Jacob’s title was controls technician but nobody else at the potash mine worked in controls, i.e. there was no controls engineer. So, Jacob essentially did everything.
“I was basically thrown in so had to progress very rapidly,” Jacob said. “They’d ask if I could do something and if I couldn’t, I basically had to figure it out. It was a steep learning curve, but the experience and knowledge I got from working at the mine were invaluable.”
The next move came in 2015 when he went to work for the City of Loveland, Colorado as a PLC and SCADA programmer in the water department. It was in this role that he met a recruiter for SL Controls.
Ireland Beckons
Jacob first discussed a position with a different company located in Baton Rouge in the US but that wasn’t something that interested him. Moving to Ireland, however, and a position with SL Controls, did.

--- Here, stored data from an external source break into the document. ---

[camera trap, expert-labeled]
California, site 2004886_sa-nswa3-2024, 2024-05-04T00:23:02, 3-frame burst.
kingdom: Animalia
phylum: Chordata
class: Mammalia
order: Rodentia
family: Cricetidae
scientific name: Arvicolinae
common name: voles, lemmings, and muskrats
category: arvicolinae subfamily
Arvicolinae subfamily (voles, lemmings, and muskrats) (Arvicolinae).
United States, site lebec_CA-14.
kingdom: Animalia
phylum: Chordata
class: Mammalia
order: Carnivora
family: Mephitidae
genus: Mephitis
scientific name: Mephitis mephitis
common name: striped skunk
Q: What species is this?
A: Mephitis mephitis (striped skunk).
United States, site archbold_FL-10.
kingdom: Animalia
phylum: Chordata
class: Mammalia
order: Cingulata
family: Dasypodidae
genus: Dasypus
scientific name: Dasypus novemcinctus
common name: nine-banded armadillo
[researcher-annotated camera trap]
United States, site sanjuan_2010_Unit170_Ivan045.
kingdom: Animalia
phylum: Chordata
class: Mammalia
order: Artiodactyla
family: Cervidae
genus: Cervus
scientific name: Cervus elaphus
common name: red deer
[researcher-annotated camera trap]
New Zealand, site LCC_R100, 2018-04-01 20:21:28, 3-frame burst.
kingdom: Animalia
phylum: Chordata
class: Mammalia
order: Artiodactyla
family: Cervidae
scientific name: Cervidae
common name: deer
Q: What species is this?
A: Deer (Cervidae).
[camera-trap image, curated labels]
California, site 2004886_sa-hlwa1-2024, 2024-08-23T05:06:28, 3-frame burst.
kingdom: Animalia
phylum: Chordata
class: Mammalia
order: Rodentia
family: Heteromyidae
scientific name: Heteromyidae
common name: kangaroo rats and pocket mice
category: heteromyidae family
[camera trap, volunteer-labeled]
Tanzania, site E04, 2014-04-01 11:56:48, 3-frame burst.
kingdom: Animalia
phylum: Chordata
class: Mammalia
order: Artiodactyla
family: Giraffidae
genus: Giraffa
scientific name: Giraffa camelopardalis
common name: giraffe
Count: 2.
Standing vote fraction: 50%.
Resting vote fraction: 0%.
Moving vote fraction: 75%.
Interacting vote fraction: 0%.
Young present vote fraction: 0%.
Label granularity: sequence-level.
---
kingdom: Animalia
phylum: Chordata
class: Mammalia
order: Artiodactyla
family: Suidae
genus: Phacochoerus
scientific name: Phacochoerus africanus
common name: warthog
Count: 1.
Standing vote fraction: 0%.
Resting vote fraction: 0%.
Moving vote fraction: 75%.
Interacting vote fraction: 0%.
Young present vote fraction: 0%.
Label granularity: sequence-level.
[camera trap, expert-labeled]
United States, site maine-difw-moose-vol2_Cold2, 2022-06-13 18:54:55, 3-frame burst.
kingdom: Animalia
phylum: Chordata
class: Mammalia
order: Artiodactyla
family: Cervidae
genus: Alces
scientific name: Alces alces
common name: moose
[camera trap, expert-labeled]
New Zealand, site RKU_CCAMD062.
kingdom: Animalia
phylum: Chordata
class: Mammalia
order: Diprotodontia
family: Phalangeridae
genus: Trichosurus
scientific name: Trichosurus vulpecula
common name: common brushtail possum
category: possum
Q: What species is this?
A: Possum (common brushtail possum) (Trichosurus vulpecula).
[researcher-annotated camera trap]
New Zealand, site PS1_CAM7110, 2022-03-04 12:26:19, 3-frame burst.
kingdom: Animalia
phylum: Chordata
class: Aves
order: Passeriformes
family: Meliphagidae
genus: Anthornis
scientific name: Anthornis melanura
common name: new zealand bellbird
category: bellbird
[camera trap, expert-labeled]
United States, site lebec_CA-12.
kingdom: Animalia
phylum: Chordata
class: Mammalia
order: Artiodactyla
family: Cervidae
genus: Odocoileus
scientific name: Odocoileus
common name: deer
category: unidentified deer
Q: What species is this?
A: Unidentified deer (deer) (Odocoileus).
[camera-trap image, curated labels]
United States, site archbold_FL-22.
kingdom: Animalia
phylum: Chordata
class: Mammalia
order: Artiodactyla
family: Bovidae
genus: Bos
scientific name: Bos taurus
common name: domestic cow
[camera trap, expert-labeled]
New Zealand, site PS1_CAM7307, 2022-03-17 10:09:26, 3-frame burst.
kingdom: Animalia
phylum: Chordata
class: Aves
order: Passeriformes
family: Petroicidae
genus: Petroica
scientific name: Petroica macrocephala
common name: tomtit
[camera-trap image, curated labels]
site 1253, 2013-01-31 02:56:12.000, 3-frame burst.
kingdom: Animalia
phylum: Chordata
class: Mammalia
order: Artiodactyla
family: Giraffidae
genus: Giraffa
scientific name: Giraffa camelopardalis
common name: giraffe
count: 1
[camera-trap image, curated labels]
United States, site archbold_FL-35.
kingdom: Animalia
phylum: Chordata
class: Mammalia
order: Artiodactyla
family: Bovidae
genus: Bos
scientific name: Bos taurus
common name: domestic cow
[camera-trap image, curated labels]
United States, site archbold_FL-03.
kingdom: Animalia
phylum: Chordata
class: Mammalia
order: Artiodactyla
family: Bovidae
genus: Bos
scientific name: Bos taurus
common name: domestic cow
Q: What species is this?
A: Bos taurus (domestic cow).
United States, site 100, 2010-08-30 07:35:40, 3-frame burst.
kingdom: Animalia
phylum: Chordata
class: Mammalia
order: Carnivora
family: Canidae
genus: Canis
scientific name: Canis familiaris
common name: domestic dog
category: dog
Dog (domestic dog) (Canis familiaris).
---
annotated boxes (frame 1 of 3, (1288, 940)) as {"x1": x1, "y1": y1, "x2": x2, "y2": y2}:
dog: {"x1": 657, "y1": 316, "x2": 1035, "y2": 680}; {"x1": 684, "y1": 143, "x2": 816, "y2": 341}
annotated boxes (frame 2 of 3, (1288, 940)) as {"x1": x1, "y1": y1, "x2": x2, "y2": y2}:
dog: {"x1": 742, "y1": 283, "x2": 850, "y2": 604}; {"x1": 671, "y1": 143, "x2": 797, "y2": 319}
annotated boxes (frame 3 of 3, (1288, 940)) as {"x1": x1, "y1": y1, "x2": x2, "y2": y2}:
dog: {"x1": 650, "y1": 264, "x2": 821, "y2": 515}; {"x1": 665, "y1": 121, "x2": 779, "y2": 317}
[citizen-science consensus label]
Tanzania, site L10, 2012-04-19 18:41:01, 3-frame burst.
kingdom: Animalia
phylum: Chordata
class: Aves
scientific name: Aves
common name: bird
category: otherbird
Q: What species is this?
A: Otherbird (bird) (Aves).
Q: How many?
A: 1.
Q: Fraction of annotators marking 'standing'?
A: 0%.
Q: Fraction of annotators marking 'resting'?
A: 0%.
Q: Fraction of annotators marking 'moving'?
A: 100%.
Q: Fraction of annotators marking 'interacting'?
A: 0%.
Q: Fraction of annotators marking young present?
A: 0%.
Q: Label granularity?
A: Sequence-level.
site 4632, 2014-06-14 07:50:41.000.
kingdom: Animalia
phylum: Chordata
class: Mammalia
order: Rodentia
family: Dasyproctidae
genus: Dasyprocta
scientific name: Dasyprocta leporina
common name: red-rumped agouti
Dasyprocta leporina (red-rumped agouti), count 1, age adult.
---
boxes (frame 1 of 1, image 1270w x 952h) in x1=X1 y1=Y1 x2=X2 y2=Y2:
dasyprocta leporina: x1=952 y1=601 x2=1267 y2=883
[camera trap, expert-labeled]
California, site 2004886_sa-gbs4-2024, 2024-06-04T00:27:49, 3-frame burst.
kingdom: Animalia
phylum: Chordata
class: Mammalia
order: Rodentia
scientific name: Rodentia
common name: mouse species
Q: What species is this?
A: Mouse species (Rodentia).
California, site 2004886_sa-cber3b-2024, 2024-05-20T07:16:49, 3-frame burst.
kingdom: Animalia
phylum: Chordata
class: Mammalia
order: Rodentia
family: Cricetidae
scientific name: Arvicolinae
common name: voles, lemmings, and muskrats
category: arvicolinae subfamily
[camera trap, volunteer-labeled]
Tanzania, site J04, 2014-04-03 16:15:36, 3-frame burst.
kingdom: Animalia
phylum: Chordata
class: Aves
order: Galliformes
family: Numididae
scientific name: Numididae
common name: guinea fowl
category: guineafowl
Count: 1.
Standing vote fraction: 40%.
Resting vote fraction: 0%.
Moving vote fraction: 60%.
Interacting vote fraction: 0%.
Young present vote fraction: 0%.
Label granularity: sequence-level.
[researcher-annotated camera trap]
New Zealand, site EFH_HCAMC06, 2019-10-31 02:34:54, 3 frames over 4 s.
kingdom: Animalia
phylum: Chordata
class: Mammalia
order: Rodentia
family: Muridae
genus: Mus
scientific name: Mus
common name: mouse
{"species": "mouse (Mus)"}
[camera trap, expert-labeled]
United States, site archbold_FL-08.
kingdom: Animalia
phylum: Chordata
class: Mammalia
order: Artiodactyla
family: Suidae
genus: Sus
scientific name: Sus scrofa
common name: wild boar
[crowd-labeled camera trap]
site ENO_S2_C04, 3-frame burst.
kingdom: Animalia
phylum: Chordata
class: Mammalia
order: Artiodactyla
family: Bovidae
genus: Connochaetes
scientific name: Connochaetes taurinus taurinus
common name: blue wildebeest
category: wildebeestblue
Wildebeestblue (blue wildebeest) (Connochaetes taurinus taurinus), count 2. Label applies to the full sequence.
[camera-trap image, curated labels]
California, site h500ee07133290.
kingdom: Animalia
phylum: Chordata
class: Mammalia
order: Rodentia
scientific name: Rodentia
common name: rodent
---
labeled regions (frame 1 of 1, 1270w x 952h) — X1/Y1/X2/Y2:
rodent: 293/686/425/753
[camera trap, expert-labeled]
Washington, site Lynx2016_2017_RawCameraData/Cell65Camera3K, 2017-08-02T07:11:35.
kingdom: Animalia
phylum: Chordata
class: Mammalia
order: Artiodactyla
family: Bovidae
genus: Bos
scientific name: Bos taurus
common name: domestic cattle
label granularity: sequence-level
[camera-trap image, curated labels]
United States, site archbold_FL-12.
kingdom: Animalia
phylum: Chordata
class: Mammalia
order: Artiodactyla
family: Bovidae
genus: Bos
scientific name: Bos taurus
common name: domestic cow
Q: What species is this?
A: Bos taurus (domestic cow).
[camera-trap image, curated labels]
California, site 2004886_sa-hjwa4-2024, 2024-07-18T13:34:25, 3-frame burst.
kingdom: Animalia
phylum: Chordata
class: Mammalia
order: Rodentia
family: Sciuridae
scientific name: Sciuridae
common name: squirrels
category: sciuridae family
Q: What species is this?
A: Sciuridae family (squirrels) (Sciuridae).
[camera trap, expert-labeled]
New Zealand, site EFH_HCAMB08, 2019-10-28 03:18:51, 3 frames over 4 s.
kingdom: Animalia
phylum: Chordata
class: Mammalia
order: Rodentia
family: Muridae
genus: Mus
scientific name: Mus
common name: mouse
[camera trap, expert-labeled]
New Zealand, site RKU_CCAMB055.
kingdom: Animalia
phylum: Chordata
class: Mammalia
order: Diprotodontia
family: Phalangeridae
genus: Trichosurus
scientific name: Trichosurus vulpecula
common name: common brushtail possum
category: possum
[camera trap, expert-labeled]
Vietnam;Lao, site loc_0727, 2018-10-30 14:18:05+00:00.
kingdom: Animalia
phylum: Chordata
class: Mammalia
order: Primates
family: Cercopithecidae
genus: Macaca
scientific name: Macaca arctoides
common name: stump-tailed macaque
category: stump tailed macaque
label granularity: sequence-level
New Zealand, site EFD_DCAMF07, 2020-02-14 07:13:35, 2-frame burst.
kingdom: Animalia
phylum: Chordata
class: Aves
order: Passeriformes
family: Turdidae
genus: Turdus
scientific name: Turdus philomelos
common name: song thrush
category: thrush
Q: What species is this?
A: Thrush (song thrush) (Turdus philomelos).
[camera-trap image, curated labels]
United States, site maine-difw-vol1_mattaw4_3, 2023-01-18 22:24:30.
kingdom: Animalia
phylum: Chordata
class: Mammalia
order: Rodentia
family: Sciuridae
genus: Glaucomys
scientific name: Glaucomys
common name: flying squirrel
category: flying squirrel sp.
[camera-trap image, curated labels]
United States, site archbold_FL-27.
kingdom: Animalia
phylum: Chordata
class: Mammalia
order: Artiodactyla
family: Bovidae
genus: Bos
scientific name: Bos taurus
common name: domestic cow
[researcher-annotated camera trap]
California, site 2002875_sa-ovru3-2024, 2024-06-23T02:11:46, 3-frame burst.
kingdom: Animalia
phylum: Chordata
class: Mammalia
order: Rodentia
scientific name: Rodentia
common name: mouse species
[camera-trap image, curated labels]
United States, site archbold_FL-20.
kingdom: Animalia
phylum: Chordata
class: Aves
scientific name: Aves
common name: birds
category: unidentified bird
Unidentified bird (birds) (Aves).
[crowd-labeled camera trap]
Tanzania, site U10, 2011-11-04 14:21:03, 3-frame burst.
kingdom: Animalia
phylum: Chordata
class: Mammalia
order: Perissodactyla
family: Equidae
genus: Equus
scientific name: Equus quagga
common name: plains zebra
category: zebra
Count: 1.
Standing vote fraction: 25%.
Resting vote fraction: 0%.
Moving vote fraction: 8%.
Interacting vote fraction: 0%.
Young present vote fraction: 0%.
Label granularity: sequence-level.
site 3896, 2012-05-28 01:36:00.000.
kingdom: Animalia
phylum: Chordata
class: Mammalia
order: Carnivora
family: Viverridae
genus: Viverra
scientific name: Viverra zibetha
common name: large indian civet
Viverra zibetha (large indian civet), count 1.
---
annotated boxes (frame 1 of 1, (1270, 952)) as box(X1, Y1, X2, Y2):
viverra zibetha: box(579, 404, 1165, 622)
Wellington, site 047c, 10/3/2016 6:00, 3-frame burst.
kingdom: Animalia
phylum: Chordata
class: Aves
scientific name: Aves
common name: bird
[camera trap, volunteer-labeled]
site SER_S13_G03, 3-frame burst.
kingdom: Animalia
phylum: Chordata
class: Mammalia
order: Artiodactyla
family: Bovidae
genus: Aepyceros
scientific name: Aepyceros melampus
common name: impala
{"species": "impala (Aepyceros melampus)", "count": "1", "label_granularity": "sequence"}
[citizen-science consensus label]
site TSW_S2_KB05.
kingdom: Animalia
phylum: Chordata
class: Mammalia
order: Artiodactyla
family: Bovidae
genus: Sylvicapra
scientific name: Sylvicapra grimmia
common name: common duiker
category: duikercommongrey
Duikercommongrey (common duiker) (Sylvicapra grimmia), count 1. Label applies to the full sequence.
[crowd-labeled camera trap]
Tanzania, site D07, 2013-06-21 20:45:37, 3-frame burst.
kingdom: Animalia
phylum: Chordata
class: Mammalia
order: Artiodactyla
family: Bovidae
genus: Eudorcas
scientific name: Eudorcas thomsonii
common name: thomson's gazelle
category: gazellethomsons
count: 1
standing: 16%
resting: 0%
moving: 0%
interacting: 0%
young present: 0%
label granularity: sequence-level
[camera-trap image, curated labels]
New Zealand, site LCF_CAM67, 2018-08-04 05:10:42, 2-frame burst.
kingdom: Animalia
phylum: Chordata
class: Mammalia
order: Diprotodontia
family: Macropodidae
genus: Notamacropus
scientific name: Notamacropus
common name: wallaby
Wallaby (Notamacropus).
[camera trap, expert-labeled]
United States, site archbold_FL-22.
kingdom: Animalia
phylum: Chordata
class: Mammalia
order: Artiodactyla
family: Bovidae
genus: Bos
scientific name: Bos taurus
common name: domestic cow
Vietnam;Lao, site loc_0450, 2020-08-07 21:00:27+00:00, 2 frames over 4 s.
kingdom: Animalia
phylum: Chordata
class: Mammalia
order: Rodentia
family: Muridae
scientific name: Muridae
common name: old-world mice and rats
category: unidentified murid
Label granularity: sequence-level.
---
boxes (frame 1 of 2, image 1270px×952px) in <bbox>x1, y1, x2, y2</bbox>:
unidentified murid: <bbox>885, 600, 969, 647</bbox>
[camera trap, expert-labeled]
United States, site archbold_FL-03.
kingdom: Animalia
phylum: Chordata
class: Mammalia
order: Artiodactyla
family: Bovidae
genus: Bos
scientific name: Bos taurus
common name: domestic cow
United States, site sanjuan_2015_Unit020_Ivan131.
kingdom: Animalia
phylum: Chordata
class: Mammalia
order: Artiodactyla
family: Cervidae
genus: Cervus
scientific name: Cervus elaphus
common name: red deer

He said: “I didn’t have a connection with Ireland except through my wife’s family, but I had been in Ireland before. During my archaeology degree, I came to England as part of the course. While there, I took the opportunity to take a trip to Ireland. Over those two weeks, I fell in love with the place. That made it easy to make the decision when I was offered the opportunity to move to Ireland.”
So, Jacob, his wife, and his three-year-old daughter moved here in 2016. With his military background, however, where moving is something you do on a regular basis, the resettlement in Ireland was simple. He was straight into a job too, working for SL Controls on a project for a large client in Dublin.
Jacob is now based in the Limerick office. Given the clients that SL Controls has on its books, there is a much larger compliance element to the role, but the programming and other skills are essentially the same. Jacob’s unconventional career path was, therefore, a highly successful one.
Plus, he likes the position he currently is in. He said: “I like living in Ireland and SL Controls is an easy place to work. The projects are interesting and the approach to HR is the best I’ve encountered.”
“Moving to Ireland and SL Controls has been another step in the evolution of my career.”